Doch trotz des zunehmenden Leids gibt es derzeit keine Hoffnung, dass der radikale Lockdown bald aufgehoben wird. Denn am Donnerstag sind die Infektionszahlen erneut gestiegen, haben einen Rekordwert von 20 000 Fällen erreicht. Ob die offiziellen Zahlen stimmen, wird jedoch von vielen Bewohnern bezweifelt: Allein im Donghai-Seniorenheim sind nach einem Corona-Ausbruch 20 Bewohner gestorben, doch in den Statistiken taucht keiner von ihnen auf.

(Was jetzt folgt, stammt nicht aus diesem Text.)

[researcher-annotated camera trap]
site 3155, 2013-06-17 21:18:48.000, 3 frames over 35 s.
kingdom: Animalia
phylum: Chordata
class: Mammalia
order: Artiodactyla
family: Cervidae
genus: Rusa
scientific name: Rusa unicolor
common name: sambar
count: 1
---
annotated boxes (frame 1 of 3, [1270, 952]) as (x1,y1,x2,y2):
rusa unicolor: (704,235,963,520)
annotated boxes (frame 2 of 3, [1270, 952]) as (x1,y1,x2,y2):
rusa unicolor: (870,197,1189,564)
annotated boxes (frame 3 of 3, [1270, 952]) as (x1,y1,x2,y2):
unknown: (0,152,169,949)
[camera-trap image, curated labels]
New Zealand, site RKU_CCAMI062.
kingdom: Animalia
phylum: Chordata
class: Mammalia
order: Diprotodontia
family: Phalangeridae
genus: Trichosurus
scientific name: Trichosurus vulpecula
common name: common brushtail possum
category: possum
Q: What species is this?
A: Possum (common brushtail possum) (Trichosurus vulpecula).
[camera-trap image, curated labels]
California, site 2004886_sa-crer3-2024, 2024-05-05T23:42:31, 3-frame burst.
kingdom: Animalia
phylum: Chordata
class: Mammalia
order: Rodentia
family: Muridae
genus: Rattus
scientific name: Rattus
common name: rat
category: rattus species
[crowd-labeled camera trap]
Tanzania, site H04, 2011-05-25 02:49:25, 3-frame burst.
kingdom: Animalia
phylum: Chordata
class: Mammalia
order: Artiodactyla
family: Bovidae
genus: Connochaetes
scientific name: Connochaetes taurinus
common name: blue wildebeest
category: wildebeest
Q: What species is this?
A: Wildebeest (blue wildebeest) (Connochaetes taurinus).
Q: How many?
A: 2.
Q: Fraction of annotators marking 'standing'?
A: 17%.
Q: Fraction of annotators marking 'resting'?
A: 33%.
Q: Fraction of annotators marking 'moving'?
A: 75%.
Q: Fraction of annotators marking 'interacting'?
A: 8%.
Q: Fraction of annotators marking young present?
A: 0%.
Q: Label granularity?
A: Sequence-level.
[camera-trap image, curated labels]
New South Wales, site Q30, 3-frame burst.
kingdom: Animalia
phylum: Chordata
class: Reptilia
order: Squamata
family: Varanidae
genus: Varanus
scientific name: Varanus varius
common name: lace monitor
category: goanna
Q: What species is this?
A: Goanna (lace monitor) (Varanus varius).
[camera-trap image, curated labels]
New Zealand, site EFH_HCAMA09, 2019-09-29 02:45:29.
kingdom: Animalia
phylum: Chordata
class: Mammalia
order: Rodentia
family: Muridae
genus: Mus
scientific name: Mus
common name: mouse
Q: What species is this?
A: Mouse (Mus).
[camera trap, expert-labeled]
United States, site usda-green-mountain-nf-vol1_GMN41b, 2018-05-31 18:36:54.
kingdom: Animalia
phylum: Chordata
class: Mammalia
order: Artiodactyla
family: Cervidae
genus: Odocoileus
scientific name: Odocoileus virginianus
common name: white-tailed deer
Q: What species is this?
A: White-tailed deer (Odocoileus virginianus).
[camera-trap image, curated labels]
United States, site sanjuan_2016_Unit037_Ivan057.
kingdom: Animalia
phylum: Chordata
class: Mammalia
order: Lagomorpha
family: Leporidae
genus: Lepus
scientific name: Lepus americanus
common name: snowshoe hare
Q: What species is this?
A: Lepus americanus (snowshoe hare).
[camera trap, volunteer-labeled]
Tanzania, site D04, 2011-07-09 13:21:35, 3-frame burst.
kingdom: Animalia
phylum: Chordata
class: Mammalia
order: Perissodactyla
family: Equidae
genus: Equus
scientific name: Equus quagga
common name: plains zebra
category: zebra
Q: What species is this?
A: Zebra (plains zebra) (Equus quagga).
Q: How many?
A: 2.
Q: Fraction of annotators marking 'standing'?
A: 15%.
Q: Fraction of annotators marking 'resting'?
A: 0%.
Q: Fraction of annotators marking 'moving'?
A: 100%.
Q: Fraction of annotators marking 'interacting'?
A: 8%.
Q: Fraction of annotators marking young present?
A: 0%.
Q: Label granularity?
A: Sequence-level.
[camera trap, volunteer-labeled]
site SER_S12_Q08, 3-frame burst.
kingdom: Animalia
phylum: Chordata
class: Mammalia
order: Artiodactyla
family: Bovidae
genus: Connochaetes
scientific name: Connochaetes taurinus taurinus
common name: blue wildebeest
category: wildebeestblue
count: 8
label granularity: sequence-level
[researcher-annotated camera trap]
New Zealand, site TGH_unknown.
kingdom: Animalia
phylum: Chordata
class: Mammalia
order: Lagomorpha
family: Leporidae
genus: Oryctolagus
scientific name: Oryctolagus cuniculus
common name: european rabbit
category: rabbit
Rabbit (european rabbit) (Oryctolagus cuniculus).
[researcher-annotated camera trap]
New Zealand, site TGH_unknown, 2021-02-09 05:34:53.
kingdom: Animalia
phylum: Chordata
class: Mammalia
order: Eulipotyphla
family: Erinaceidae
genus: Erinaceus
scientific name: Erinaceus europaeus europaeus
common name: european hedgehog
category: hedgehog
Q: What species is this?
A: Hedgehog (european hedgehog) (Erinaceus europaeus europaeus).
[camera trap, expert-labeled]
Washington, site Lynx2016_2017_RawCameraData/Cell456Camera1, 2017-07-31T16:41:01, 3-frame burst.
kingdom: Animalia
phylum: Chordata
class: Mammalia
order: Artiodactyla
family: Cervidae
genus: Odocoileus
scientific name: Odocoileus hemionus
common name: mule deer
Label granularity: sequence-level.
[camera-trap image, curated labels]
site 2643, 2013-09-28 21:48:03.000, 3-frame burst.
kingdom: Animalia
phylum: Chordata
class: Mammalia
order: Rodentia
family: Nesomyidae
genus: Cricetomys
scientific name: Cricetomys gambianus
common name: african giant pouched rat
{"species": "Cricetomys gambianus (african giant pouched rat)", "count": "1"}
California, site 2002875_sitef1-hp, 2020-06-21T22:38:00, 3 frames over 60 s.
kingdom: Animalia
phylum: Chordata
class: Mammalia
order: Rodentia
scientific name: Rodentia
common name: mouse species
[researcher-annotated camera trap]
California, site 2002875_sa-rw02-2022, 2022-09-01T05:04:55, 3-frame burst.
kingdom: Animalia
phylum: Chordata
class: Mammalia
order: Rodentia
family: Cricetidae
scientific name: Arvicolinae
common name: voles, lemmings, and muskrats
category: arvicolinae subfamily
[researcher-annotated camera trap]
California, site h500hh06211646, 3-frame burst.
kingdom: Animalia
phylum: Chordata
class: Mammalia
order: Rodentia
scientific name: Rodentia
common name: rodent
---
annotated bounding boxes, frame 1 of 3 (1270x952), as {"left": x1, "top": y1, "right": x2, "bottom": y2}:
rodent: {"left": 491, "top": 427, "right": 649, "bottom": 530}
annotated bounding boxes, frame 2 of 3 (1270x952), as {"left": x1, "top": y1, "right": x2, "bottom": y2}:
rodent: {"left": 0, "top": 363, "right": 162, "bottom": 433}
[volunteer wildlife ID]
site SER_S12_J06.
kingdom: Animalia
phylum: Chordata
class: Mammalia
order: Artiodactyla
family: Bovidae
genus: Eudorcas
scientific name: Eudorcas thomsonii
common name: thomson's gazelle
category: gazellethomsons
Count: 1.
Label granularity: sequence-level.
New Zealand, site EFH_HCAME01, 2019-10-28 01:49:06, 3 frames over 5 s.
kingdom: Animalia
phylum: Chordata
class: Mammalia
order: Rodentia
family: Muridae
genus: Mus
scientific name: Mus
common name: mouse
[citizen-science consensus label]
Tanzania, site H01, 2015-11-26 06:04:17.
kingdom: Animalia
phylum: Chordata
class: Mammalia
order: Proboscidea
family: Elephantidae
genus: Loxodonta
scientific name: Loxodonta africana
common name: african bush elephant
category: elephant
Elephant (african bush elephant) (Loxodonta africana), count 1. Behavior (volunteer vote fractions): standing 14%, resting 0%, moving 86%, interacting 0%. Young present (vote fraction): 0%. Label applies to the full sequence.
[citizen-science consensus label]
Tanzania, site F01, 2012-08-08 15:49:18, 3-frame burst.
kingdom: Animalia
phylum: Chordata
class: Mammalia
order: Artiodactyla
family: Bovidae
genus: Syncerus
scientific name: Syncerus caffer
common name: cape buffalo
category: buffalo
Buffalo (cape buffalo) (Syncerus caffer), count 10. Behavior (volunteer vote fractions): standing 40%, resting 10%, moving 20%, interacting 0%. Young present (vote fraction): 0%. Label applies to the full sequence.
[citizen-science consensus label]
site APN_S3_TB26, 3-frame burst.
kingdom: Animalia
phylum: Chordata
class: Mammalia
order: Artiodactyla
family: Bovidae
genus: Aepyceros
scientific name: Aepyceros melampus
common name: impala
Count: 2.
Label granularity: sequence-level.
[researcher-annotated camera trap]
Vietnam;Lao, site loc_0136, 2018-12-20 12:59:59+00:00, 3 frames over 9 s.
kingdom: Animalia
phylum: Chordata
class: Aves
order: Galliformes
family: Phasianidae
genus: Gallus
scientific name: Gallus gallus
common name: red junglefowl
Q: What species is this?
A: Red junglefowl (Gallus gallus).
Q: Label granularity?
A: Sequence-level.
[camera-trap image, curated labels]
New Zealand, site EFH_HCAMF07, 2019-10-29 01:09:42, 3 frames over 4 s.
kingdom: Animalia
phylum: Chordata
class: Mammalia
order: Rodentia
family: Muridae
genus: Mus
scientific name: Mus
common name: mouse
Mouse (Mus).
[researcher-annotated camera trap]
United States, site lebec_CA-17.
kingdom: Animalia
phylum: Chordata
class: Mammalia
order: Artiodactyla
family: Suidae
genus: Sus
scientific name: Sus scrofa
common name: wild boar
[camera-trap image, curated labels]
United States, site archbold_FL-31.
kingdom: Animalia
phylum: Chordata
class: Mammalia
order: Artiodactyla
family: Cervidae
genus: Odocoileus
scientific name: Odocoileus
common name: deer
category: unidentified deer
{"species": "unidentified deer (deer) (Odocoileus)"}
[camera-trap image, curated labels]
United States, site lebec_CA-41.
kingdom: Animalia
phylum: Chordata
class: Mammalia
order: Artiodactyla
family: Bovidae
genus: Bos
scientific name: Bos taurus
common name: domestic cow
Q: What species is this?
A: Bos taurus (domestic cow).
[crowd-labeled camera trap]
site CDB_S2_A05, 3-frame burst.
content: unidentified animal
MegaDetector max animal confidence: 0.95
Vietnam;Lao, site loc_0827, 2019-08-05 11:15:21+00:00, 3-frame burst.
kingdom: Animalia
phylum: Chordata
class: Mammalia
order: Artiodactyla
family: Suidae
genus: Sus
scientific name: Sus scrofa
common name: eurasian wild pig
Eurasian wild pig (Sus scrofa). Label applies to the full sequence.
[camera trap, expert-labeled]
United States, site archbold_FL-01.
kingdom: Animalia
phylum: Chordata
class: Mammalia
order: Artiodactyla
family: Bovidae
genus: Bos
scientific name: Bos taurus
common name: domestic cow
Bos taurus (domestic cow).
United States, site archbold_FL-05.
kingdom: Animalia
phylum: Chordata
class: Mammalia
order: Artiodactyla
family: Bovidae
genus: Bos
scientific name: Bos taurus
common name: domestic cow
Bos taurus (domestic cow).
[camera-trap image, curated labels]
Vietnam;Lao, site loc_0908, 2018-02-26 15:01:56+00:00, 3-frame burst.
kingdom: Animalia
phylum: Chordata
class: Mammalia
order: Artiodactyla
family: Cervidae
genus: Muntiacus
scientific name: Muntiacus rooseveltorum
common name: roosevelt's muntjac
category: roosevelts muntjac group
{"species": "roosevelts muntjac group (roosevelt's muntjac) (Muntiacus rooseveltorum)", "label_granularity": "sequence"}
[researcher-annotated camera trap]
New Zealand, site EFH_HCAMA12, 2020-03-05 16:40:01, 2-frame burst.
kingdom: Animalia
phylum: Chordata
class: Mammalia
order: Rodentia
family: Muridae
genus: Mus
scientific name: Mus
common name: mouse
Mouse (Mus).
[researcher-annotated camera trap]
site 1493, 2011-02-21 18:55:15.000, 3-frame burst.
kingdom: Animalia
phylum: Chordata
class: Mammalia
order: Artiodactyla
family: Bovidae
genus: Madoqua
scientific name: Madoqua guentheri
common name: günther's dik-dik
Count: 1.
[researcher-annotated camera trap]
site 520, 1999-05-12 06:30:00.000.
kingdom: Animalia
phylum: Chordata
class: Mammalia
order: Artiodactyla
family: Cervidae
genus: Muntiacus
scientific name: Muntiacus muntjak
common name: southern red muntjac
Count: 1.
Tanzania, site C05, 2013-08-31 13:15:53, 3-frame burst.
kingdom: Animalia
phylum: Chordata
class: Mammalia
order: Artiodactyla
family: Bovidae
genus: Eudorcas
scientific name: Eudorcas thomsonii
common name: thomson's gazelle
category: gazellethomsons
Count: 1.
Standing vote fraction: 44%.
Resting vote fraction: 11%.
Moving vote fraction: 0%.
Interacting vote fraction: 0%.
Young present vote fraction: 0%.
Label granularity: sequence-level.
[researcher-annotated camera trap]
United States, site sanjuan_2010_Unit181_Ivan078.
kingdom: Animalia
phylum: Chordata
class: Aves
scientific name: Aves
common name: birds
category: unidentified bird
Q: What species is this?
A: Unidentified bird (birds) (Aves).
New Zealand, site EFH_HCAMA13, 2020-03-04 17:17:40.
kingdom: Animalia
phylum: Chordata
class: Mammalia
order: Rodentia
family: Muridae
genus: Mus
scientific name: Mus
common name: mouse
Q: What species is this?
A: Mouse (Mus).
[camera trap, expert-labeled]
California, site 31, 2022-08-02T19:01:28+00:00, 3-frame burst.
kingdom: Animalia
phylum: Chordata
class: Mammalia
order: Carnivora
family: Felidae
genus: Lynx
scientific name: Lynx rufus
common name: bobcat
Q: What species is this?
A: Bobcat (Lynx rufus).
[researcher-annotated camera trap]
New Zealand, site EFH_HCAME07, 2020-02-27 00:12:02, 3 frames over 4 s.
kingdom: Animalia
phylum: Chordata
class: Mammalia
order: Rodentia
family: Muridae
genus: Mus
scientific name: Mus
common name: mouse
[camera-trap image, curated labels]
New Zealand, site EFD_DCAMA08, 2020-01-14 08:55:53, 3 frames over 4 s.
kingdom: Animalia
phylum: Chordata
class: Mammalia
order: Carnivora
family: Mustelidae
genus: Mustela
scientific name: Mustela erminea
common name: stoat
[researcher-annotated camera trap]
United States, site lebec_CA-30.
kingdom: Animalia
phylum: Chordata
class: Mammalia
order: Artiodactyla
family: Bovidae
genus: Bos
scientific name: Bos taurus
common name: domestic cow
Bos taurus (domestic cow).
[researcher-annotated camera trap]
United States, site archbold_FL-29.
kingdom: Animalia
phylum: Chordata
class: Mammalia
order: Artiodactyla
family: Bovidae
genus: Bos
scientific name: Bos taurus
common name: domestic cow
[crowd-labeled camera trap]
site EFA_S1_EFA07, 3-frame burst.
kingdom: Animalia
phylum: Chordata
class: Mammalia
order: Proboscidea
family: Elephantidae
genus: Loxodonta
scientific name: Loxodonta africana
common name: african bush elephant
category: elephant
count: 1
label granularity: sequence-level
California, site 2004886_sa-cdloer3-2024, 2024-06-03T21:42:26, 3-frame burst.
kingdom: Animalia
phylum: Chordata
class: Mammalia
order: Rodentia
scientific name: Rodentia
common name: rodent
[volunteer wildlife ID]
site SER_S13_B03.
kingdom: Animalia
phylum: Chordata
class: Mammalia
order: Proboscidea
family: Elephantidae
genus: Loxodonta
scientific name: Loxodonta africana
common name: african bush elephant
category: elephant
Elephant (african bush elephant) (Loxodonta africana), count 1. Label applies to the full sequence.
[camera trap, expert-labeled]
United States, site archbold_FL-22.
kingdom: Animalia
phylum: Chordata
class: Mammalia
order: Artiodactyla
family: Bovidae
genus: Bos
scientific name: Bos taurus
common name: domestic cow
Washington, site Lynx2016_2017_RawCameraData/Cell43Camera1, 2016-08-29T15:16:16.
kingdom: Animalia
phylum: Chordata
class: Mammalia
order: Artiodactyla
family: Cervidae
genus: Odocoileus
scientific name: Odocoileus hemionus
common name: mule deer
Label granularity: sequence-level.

Auch viele Ausländer leiden unter der Isolierung

Auch unter den sonst privilegierten Ausländern ist der Frust hoch. „Das Einzige, was uns gesagt wurde, ist, dass wir die Wohnung nicht verlassen sollen“, sagt ein Deutscher, der seit Jahren in Shanghai lebt. Er habe am ersten Tag des Lockdowns eine staatliche Gemüselieferung erhalten, seither hängt der Mann von seiner – noch immer gut gefüllten – Vorratskammer ab: „Reich sein bedeutet in Shanghai nicht mehr, ob man eine Louis-Vuitton-Tasche besitzt, sondern wie viel Gemüse man hat.“

Lesen Sie aus unserem Angebot: In Shanghai ist Gemüse die neue Währung

Während in Europa die Lockdowns im vergangenen Jahr nicht selten für Entschleunigung, Yoga-Übungen oder ausgiebige Koch-Sessions genutzt wurden, haben die Ausländer in Shanghai derzeit viel elementarere Anliegen: „Wie kann ich mein Haustier retten, wenn ich in Quarantäne muss?“, fragt beispielsweise einer im Gruppenchat. Jemand anderes möchte wissen, wie man eine Sondergenehmigung erhält, um zum internationalen Flughafen zu gelangen.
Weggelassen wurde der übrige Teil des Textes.